Requirements:
Can you write out everything from the first line down through the line containing "1353 millimetres", with every line included and each number in the answers (the distances and the point coordinates alike) raised by 83?

------------------------------------------------------------------------

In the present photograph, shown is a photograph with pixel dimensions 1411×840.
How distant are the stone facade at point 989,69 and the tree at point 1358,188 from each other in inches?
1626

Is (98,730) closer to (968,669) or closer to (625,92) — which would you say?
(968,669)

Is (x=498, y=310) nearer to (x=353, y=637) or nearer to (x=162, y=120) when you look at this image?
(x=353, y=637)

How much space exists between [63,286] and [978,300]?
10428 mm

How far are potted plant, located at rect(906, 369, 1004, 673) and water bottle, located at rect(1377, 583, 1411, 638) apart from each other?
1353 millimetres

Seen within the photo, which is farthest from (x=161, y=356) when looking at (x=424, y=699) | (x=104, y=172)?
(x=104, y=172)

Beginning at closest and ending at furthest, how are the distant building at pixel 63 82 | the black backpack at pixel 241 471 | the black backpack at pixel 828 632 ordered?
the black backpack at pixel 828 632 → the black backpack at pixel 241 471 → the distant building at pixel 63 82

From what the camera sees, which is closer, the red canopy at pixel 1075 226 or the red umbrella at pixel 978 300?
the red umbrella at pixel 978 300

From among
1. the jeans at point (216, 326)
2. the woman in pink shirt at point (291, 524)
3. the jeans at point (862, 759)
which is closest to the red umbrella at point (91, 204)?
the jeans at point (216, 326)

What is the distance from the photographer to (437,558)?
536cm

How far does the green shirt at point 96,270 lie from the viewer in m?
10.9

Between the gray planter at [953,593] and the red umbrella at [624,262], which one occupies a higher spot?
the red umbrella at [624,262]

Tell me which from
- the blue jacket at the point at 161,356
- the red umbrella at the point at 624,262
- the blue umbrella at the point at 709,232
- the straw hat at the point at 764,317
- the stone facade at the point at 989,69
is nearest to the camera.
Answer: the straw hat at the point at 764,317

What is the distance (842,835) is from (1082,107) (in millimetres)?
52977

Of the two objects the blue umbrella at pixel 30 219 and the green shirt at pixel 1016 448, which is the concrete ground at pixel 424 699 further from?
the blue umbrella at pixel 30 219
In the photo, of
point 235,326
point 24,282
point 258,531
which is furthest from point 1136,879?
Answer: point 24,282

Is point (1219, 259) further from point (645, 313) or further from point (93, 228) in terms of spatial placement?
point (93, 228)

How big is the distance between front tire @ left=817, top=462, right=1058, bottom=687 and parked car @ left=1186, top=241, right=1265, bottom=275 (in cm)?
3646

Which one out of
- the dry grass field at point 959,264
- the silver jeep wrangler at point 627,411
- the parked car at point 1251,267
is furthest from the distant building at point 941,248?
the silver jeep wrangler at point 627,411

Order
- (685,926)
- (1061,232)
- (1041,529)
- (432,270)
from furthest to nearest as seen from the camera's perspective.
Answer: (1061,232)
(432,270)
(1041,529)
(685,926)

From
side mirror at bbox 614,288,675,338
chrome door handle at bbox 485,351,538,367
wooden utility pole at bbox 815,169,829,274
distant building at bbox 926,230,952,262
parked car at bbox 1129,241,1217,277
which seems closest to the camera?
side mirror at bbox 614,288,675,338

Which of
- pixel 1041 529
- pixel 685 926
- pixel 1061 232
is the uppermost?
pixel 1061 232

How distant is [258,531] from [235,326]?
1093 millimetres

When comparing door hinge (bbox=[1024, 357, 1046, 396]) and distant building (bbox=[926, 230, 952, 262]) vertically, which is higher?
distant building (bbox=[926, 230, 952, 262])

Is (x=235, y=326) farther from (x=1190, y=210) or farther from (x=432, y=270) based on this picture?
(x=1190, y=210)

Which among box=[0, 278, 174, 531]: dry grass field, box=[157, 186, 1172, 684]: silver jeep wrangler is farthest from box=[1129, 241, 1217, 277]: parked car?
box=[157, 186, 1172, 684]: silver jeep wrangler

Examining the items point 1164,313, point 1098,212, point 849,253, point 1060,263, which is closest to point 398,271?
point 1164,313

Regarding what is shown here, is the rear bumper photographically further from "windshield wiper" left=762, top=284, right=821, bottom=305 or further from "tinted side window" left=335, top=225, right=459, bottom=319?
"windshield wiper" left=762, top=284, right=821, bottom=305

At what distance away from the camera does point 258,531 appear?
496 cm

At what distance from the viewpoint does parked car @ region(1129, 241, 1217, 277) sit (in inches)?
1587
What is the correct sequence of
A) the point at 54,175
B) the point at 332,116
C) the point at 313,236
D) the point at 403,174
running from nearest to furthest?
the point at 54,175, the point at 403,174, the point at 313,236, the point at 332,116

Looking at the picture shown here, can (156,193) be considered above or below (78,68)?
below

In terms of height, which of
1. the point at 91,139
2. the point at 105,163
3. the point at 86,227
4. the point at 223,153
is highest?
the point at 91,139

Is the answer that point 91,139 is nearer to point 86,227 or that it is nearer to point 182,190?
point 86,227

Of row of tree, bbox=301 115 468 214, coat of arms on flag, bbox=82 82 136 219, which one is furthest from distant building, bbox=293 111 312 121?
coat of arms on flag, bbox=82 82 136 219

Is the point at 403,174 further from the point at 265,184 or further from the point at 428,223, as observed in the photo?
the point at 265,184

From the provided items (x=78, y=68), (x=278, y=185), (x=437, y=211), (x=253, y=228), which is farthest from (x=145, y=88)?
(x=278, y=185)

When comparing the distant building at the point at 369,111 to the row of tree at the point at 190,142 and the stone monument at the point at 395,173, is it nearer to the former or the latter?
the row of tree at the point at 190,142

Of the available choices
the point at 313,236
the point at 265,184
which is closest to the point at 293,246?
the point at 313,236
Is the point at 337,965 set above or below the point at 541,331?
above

------------------------------------------------------------------------

The reply:
In the present photograph, shown is a photograph with pixel dimensions 1411×840.
How distant are the stone facade at point 989,69 and the tree at point 1358,188 from each other in inches?
1709

Is (98,730) closer to (968,669) or closer to (625,92) — which would you say?
(1051,752)

Is (x=498, y=310) nearer to (x=353, y=637) or nearer to (x=162, y=120) when you look at this image?
(x=436, y=720)

How much space exists between [63,286] and [978,300]?
10511 mm

How far are potted plant, located at rect(906, 369, 1004, 673) and water bottle, located at rect(1377, 583, 1411, 638) apart from each other?
1436 millimetres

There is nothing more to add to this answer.